Although Bayesian methods for Reinforcement Learning can be traced
back to the 1960s (Howard's work in Operations Research), Bayesian
methods have only been used sporadically in modern Reinforcement
Learning. This is in part because non-Bayesian approaches tend to be
much simpler to work with. However, recent advances have shown that
Bayesian approaches do not need to be as complex as initially thought
and offer several theoretical advantages. For instance, by keeping
track of full distributions (instead of point estimates) over the
unknowns, Bayesian approaches permit a more comprehensive
quantification of the uncertainty regarding the transition
probabilities, the rewards, the value function parameters and the
policy parameters. Such distributional information can be used to
optimize (in a principled way) the classic exploration/exploitation
tradeoff, which can speed up the learning process. Similarly, active
learning for reinforcement learning can be naturally optimized. The
estimation of gradient performance with respect to value function
and/or policy parameters can also be done more accurately while using
less data. Bayesian approaches also facilitate the encoding of prior
knowledge and the explicit formulation of domain assumptions. The
primary goal of this tutorial is to raise the awareness of the
research community with regard to Bayesian methods, their properties
and potential benefits for the advancement of Reinforcement Learning.
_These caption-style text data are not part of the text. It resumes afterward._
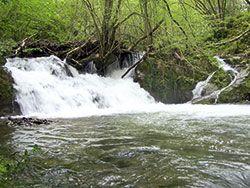 Cascada en Riosa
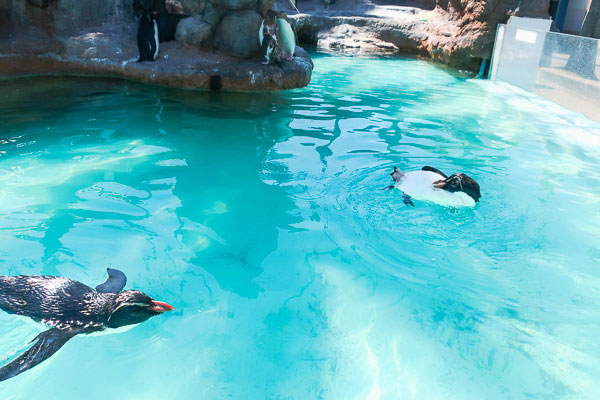 ペンギン島にはキタイワトビペンギンが気持ち良さそうに泳いでいる!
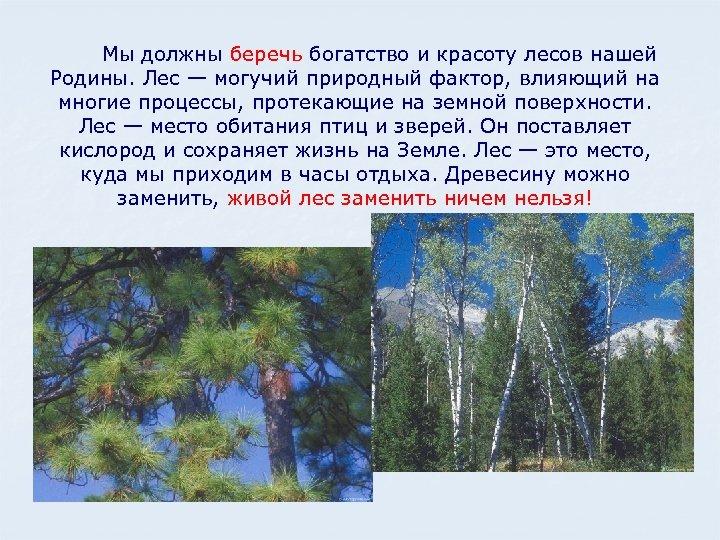 Мы должны беречь богатство и красоту лесов нашей Родины. Лес — могучий природный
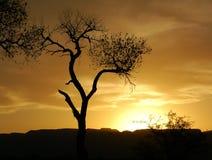Coucher du soleil de peuplier Image libre de droits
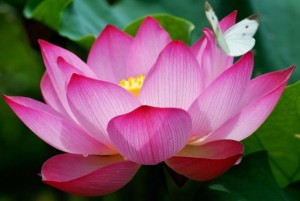 pink lotus with white butterfly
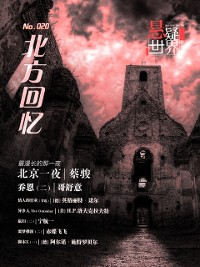 Cover No.020 Mystery world, Memories of the North  (Chinese Edition)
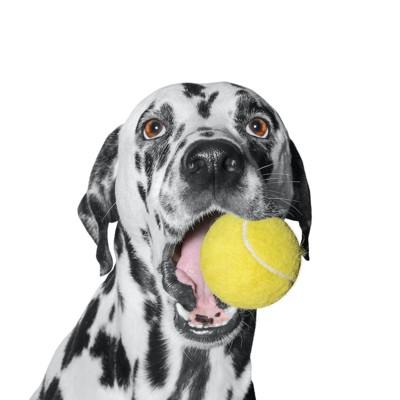 テニスボールを咥える犬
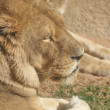 African Lion - Panthera leo - Stock Photo
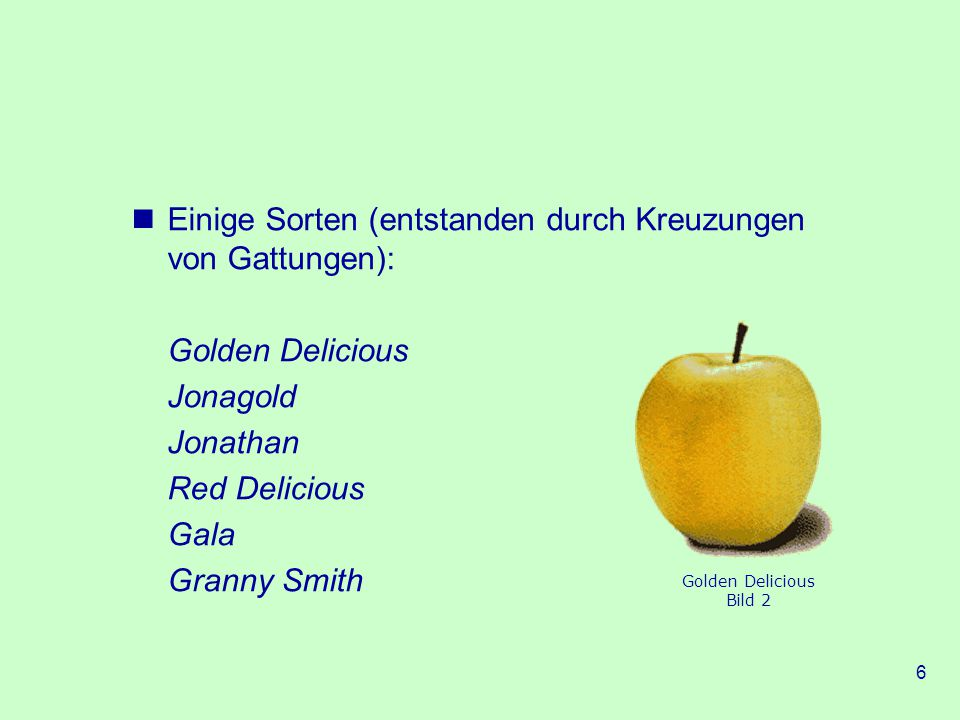 6 Einige Sorten (entstanden durch Kreuzungen von Gattungen): Golden Delicious Jonagold Jonathan Red Delicious Gala Granny Smith Golden Delicious Bild 2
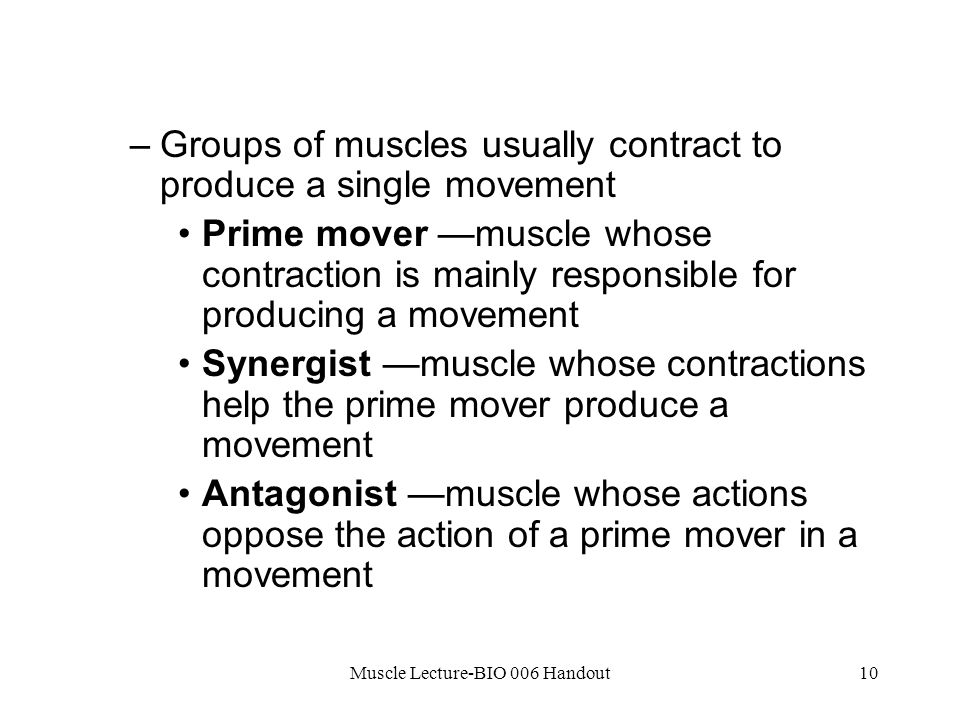 Muscle Lecture-BIO 006 Handout10 –Groups of muscles usually contract to produce a single movement Prime mover —muscle whose contraction is mainly responsible for producing a movement Synergist —muscle whose contractions help the prime mover produce a movement Antagonist —muscle whose actions oppose the action of a prime mover in a movement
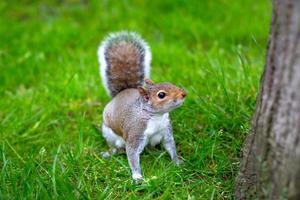 grijze eekhoorn (sciurus carolinensis) - voorraadbeeld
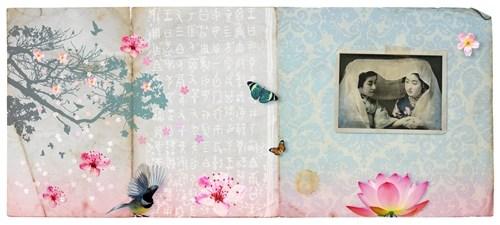 a love of sakura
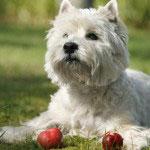 Westhighland_Terrier_Hunde1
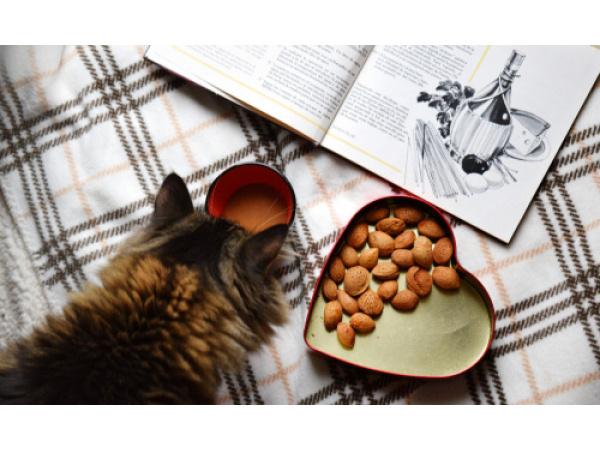 Il ricettario con 12 piatti da abbinare a quello che mangia il vostro gatto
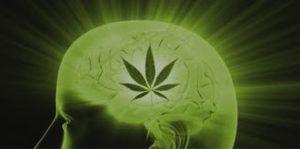 marihuana-alzheimer-medycyna-usa-8356278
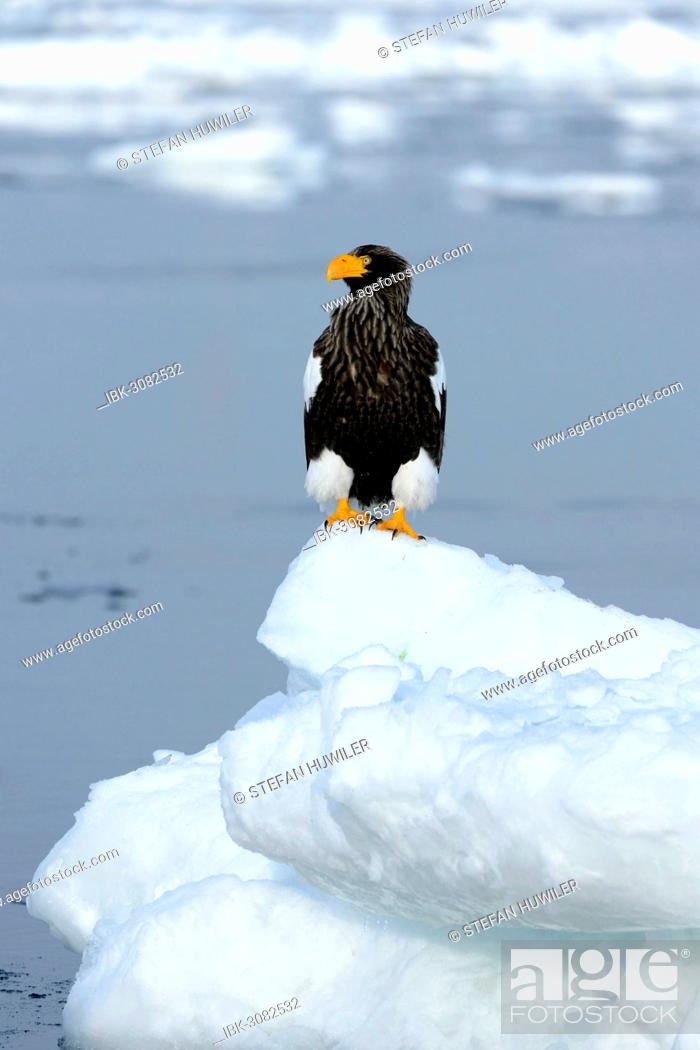 Stock Photo: Steller's Sea Eagle (Haliaeetus pelagicus) perched on an ice floe, Rausu, Menashi, Hokkaido, Japan.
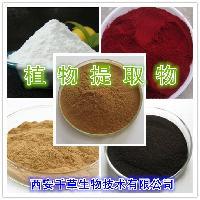 平贝母提取物 厂家生产 纯天然水溶平贝母粉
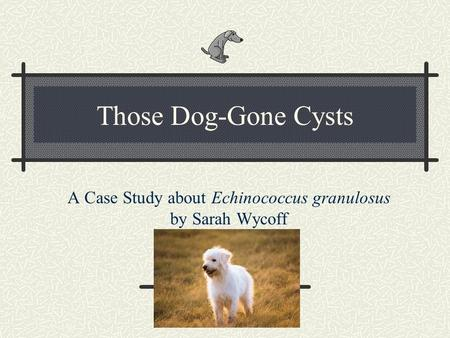 A Case Study about Echinococcus granulosus by Sarah Wycoff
1. Introduction to Reinforcement Learning and Bayesian learning

2. History of Bayesian RL

3. Model-based Bayesian RL
3.1 Policy optimization techniques
3.2 Encoding of domain knowledge
3.3 Exploration/exploitation tradeoff and active learning
3.4 Bayesian imitation learning in RL
3.5 Bayesian multi-agent coordination and coalition formation in RL

4. Model-free Bayesian RL
4.1 Gaussian process temporal difference (GPTD)
4.2 Gaussian process SARSA
4.3 Bayesian policy gradient
4.4 Bayesian actor-critic algorithms

5. Demo
5.1 Control of an octopus arm using GPTD


Pascal Poupart, University of Waterloo

Pascal Poupart received a Ph.D. degree in Computer Science from the
University of Toronto in 2005. Since August 2004, he is an Assistant
Professor in the David R. Cheriton School of Computer Science at the
University of Waterloo. Poupart's research focuses on the design and
analysis of scalable algorithms for sequential decision making under
uncertainty (including Bayesian reinforcement learning), with
application to assistive technologies in eldercare, spoken dialogue
management and information retrieval. He has served on the program
committee of several international conferences, including AAMAS
(2006, 2007), UAI (2005, 2006, 2007), ICML (2007), AAAI (2005, 2006,
2007), NIPS (2007) and AISTATS (2007).

Mohammad Ghavamzadeh, University of Alberta

Mohammad Ghavamzadeh received a Ph.D. degree in computer science
from the University of Massachusetts Amherst in 2005. Since September
2005 he has been a postdoctoral fellow at the Department of Computing
Science at the University of Alberta, working with Prof. Richard
Sutton. The main objective of his research is to investigate the
principles of scalable decision-making grounded by real-world
applications. In the last two years, Ghavamzadeh?s research has been
mostly focused on using recent advances in statistical machine
learning, especially Bayesian reasoning and kernel methods, to develop
more scalable reinforcement learning algorithms.

Yaakov Engel, University of Alberta

Yaakov Engel received a Ph.D. degree from the Hebrew University of
Jerusalem in 2005. Since April 2005 he has been a postdoctoral fellow
with the Alberta Ingenuity Centre for Machine Learning (AICML) at the
Department of Computing Science at the University of Alberta.